:: SÉRIE DE CONSIGNES ::
(1) Les affirmations suivantes concordent-elles avec la critique du court-métrage Vincent : (a) le court-métrage dure six minutes ; (b) la voix off est celle de Tim Burton ; (c) la mère de Vincent encourage ses activités macabres ? Répondez par oui ou non à chacune, en citant les mots décisifs du texte.
(2) Pouvez-vous reprendre la critique du court-métrage Vincent là où elle s'arrête ?

Vincent
Genre: Animation
Année: 1982
Pays d'origine: Etats-Unis
Réalisateur: Tim Burton
Casting:
Avec la voix de Vincent Price.
 

Première oeuvre de Tim Burton. Nous sommes en 1982 et le bonhomme, alors employé par Disney, souhaitait passer à la réalisation. Disney, intéressé par voir ce que pourrait donner l'animation autre que sous forme de dessins animés, autorisa Burton à faire ce court-métrage. Durée : 6 minutes.
Première chose qui frappe : Burton n'a pas la mentalité Disney. Son court-métrage, même si retraçant l'histoire d'un enfant, est tout sauf joyeux et consensuel. Et bien plus profond que n'importe quel produit pour gosse. Burton nous fait en effet le récit de Vincent, un petit garçon différent, fan d'horreur, qui vit dans son monde macabre, entre les films de Vincent Price et les écrits d'Edgar Poe. Il occupe son temps libre en conséquence, et malgré la désapprobation de sa mère.
Nous sommes clairement ici en face d'un film d'auteur, d'une autobiographie. Vincent n'est nul autre que Tim Burton enfant. Un Tim Burton que l'on sait aussi grand fan de Vincent Price et d'horreur gothique, non dépourvu d'un humour naïf, enfantin, sans pour autant verser dans la débilité. Une grande subtilité marque en effet l’œuvre de Burton. Et pas uniquement Vincent, mais aussi toute sa carrière. Une fascination pour le gothique qui ne tombe pas dans l'excès de noirceur. Une poésie constante qui ne verse pas dans la niaiserie. Un côté enfantin qui ne verse pas dans la débilité. Un équilibre permanent qui font que Burton est un cinéaste à part, qui ne tombe jamais dans l'excès ou la facilité. Il se permet même d'inclure à ses oeuvres une charge sociale, souvent encore une fois en finesse, mais bel et bien présente. Bref, il refuse d'être assimilé à une émulation de Disney.

 

 

Pour en revenir à Vincent, et bien tout d'abord l'aspect principal de son autobiographie tient dans l'hommage vibrant et non dépourvu d'autodérision rendu à sa jeunesse. La voix off, la seule que l'on entend du métrage, est celle de Vincent Price, l'idole que Burton put enfin rencontrer pour les besoins de son film. Une voix sépulcrale, totalement en adéquation avec l'esthétique sombre et expressionniste des images.
Plus qu'une réelle vision du monde, il s'agit avant tout d'une perception. Celle du jeune Vincent (donc de l'enfant Tim Burton). Une vision déformée selon l'influence qu'exerce le genre fantastique sur lui. Son monde se résume uniquement à ce style gothique et surnaturel. La réalité n'a pas d'emprise sur lui.
Alors bien sûr, cela va poser problème. Une telle vision idéalisée ne peut aller de paire avec une vie sociale normale. Dès lors, tout prend figure d'élément oppressif. La mère de Vincent, notamment, qui vient contrecarrer ses activités artistiques et scientifiques macabres en lui rappelant qu'il doit être un petit garçon modèle. Un petit garçon qui se doit d'être façonné, donc. Car Burton, dès sa première réalisation, au sein de Disney, dans un court-métrage de 6 minutes et tout en évoquant son enfance, trouve le moyen de porter une charge agressive envers une société banalisée, où toute forme de marginalité se doit d'être combattue, et ce dès l'enfance. Une société pour qui un petit garçon a un rôle bien précis à tenir, de même que sa famille qui l'entoure. La mère de Vincent, sa tante... ces personnages sont des caricatures d'adultes, des adultes qui font ce que la société attend d'eux qu'ils fassent.

:: DONNÉES FOURNIES ::

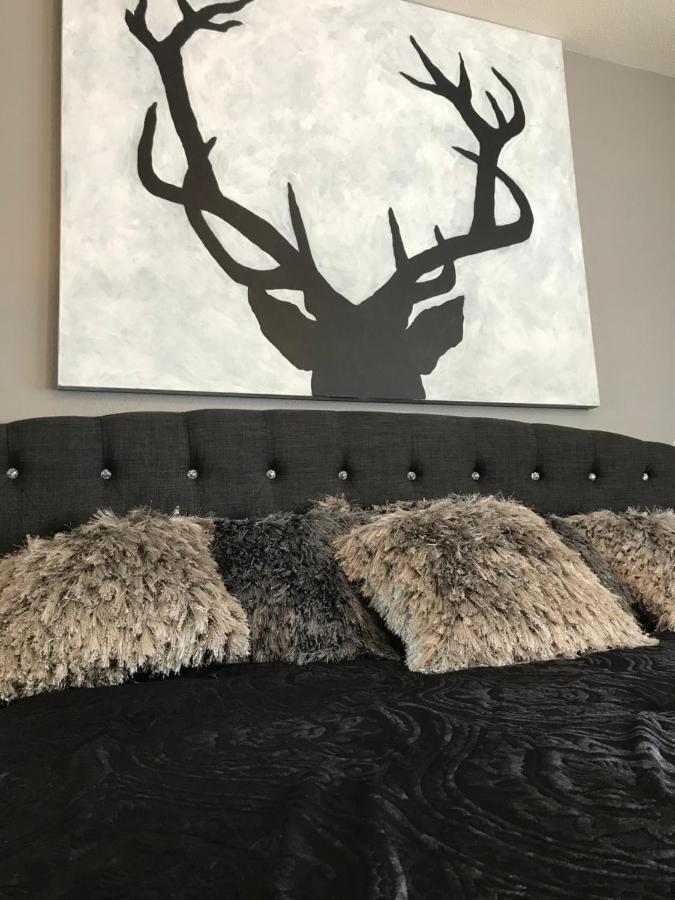 Timber House Lodge Chester Extérieur photo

:: RÉPONSES PAR CONSIGNE ::
(1)
(a) Oui : « Durée : 6 minutes. »
(b) Non : « La voix off, la seule que l'on entend du métrage, est celle de Vincent Price »
(c) Non : « La mère de Vincent, notamment, qui vient contrecarrer ses activités artistiques et scientifiques macabres »

(2)
Vincent, avec les yeux naïfs de l'enfance, les voit donc comme des figures d'oppression, comme Vincent Price ou Edgar Poe pouvaient créer des personnages oppressés par la destinée. Mais quand on regarde le court-métrage avec des yeux plus critiques, on découvre que Burton a doublé la vision de son personnage principal d'une vision sociale agressive, où l'enfance et l'éducation sont vues comme le point de départ d'un processus d'homogénéisation de l'individu.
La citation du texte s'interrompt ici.